Thread: DISTINCT vs. GROUP BY

DISTINCT vs. GROUP BY

From

Hans-Jürgen Schönig

Date:

19 September 2005, 11:27:58

I was wondering whether it is possible to teach the planner to handle 
DISTINCT in a more efficient way:

em=# explain select distinct lastname from import.testtest;                                   QUERY PLAN
-------------------------------------------------------------------------------- Unique  (cost=2647377.45..2709467.70
rows=1width=7)   ->  Sort  (cost=2647377.45..2678422.58 rows=12418051 width=7)         Sort Key: lastname         ->
SeqScan on testtest  (cost=0.00..370082.51 rows=12418051 
 
width=7)
(4 Zeilen)


Isn't it possible to perform the same operation using a HashAggregate?
We have seen that a GROUP BY workaround is usually a lot faster than 
sort->unique - at least when work_mem is large enough.
best regards,
    hans


-- 
Cybertec Geschwinde & Schönig GmbH
Schöngrabern 134; A-2020 Hollabrunn
Tel: +43/1/205 10 35 / 340
www.postgresql.at, www.cybertec.at

Re: DISTINCT vs. GROUP BY

From

Neil Conway

Date:

19 September 2005, 11:51:59

On Mon, 2005-19-09 at 16:27 +0200, Hans-Jürgen Schönig wrote:
> I was wondering whether it is possible to teach the planner to handle 
> DISTINCT in a more efficient way:
[...]
> Isn't it possible to perform the same operation using a
> HashAggregate? 

One problem is that DISTINCT ON is defined to return the first unique
row (according to the query's ORDER BY) for the set of DISTINCT ON
columns, which can't easily be done via hashing.

-Neil

Re: DISTINCT vs. GROUP BY

From

Tom Lane

Date:

19 September 2005, 12:11:59

Hans-Jürgen Schönig <postgres@cybertec.at> writes:
> I was wondering whether it is possible to teach the planner to handle 
> DISTINCT in a more efficient way:

Probably (although the interactions with ORDER BY might be tricky).
No one has touched that part of the planner in a very long time.
        regards, tom lane

Re: DISTINCT vs. GROUP BY

From

Greg Stark

Date:

19 September 2005, 12:45:25

Neil Conway <neilc@samurai.com> writes:

> On Mon, 2005-19-09 at 16:27 +0200, Hans-Jürgen Schönig wrote:
> > I was wondering whether it is possible to teach the planner to handle 
> > DISTINCT in a more efficient way:
> [...]
> > Isn't it possible to perform the same operation using a
> > HashAggregate? 
> 
> One problem is that DISTINCT ON is defined to return the first unique
> row (according to the query's ORDER BY) for the set of DISTINCT ON
> columns, which can't easily be done via hashing.

Uhm. Sure it can.

DISTINCT is really just special a case of GROUP BY. Even DISTINCT ON is just
GROUP BY with a kind of "first()" aggregate function. What would be really
neat would be to teach GROUP BY about first() and last() and how it can skip
over some index entries and still satisfy the query. Then make DISTINCT and
DISTINCT ON be handled through the exact same code path.

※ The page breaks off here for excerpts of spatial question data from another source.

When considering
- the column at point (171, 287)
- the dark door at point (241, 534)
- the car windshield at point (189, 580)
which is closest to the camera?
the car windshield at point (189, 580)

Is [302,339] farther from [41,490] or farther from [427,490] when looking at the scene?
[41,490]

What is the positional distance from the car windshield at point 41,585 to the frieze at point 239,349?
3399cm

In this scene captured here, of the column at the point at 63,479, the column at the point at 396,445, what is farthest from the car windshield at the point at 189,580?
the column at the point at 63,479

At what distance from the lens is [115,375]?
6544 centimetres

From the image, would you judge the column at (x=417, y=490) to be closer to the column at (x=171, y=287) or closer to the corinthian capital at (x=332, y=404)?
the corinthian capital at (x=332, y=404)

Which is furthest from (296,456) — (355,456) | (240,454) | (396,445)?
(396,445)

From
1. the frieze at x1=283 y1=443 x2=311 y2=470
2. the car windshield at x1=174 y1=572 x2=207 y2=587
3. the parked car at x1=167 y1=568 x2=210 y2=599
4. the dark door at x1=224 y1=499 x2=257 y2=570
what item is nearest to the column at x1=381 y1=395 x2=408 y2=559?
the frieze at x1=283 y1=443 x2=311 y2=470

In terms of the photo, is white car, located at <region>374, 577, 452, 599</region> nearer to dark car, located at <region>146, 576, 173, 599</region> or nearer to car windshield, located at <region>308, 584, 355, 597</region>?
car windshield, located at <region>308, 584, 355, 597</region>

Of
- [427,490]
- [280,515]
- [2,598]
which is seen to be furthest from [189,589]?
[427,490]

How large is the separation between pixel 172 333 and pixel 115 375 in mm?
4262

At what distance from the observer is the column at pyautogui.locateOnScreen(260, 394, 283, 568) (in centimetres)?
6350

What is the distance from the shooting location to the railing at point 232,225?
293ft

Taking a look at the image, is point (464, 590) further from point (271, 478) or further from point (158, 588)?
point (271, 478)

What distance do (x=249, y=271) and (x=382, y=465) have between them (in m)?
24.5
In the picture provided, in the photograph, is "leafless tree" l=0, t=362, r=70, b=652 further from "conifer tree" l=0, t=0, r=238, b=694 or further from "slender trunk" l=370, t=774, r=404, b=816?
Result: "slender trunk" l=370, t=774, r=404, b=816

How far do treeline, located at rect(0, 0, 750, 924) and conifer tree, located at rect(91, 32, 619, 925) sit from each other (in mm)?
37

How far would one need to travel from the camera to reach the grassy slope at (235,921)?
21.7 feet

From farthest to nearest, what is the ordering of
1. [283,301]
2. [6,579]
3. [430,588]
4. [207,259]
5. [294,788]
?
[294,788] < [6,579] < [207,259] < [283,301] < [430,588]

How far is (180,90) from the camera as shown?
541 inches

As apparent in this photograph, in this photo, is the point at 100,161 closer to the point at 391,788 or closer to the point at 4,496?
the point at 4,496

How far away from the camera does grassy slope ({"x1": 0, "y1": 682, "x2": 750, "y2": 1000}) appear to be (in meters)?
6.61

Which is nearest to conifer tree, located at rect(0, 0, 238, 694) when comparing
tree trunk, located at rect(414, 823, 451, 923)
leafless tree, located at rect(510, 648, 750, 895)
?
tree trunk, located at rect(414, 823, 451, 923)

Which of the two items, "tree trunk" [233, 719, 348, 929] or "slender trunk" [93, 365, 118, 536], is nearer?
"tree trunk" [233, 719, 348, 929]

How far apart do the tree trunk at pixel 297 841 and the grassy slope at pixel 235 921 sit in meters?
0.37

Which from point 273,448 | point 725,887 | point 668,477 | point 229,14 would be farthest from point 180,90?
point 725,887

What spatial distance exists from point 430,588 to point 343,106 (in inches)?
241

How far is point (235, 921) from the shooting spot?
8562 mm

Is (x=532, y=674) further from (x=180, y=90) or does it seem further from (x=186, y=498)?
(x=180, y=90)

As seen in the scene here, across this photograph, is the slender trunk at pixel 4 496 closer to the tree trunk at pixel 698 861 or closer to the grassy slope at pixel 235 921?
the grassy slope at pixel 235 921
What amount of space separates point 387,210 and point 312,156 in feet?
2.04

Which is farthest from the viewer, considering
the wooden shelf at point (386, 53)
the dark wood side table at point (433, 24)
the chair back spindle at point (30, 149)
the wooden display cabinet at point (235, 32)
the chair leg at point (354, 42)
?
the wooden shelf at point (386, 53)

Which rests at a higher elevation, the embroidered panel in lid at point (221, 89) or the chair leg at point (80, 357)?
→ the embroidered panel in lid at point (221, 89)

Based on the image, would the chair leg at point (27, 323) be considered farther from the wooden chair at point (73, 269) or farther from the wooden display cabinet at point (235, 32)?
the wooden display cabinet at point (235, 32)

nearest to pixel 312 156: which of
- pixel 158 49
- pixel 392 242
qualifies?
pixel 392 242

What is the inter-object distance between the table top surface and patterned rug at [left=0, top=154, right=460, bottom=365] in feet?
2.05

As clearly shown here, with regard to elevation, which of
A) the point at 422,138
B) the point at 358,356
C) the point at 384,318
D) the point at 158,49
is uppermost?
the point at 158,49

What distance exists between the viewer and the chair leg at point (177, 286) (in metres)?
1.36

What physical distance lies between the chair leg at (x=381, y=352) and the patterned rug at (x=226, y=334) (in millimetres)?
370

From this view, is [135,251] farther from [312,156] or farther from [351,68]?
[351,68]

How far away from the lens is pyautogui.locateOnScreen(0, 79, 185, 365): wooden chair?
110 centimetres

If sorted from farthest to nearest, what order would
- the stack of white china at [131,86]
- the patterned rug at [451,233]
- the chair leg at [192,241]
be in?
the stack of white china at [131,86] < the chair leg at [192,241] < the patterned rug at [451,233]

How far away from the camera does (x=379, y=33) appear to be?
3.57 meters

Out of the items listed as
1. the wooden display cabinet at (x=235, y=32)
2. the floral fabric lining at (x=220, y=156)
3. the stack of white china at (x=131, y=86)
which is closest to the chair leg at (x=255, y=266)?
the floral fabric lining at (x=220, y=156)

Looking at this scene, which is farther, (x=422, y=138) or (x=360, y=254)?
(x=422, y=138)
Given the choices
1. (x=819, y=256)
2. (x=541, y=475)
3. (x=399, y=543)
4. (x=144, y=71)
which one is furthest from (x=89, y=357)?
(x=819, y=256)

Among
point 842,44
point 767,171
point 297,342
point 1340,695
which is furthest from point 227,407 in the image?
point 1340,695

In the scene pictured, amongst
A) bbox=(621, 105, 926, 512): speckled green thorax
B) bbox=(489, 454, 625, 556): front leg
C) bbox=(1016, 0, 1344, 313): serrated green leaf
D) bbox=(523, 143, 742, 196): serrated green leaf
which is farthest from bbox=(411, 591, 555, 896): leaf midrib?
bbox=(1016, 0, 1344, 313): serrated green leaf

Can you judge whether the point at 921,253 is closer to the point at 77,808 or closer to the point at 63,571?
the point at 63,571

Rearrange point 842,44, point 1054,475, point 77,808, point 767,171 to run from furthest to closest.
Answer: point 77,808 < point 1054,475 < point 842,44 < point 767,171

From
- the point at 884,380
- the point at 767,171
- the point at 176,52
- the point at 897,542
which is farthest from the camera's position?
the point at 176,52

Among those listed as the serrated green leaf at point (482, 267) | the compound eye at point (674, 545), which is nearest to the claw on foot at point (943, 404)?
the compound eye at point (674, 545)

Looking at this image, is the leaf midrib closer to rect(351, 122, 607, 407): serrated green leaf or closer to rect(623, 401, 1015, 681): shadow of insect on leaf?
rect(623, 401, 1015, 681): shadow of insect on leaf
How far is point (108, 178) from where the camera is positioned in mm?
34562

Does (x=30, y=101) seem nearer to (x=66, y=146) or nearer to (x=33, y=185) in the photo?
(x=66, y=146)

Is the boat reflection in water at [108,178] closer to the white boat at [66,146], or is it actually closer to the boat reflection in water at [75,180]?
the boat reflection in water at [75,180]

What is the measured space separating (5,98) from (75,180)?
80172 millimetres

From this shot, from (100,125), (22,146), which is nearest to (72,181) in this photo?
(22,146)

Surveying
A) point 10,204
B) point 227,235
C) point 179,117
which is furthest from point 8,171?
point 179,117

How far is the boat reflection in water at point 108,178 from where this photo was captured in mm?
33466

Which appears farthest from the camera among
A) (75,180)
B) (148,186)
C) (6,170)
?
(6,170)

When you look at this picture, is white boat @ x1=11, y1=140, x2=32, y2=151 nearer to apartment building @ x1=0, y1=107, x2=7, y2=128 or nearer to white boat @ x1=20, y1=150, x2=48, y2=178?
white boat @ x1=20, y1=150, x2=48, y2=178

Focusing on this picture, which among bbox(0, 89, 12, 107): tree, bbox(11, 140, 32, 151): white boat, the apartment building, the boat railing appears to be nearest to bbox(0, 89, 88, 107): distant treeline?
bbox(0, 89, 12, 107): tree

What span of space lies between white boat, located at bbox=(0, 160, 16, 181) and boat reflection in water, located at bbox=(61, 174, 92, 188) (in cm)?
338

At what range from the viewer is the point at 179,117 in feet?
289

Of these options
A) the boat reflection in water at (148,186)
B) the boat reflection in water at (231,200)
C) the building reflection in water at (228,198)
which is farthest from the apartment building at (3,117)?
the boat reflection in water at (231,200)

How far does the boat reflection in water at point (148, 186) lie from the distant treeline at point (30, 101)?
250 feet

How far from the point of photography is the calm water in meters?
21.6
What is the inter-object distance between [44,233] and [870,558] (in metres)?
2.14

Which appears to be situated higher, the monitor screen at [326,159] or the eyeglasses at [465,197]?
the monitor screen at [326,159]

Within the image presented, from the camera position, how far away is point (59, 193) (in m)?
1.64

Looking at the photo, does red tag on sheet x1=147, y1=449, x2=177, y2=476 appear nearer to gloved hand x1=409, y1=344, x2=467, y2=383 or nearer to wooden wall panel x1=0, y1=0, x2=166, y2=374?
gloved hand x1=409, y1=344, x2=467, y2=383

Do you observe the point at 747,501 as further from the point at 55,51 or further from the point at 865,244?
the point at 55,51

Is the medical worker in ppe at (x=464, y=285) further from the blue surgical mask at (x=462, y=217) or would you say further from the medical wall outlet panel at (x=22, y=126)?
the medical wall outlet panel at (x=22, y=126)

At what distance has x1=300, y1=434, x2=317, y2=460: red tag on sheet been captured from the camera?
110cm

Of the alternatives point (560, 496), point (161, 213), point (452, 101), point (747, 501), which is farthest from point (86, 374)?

For bonus points teach it that min() and max() can sometimes be treated the
same way if the path is presenting records sorted on that column.

-- 
greg

Re: DISTINCT vs. GROUP BY

From

Tom Lane

Date:

19 September 2005, 16:50:56

Greg Stark <gsstark@mit.edu> writes:
> DISTINCT is really just special a case of GROUP BY. Even DISTINCT ON is just
> GROUP BY with a kind of "first()" aggregate function. What would be really
> neat would be to teach GROUP BY about first() and last() and how it can skip
> over some index entries and still satisfy the query. Then make DISTINCT and
> DISTINCT ON be handled through the exact same code path.

You've missed the point entirely.

first() is not a substitute for sorting the input; it is only useful
if the input comes pre-sorted.  And if you are going to sort the input,
you might as well use the current implementation of DISTINCT ON and
skip the effort and memory-overflow-risk associated with a hashtable.

I do think hash aggregation is a plausible alternative implementation of
plain DISTINCT, but I don't see the case for using it for DISTINCT ON.
        regards, tom lane

Re: DISTINCT vs. GROUP BY

From

Greg Stark

Date:

19 September 2005, 18:00:55

Tom Lane <tgl@sss.pgh.pa.us> writes:

> I do think hash aggregation is a plausible alternative implementation of
> plain DISTINCT, but I don't see the case for using it for DISTINCT ON.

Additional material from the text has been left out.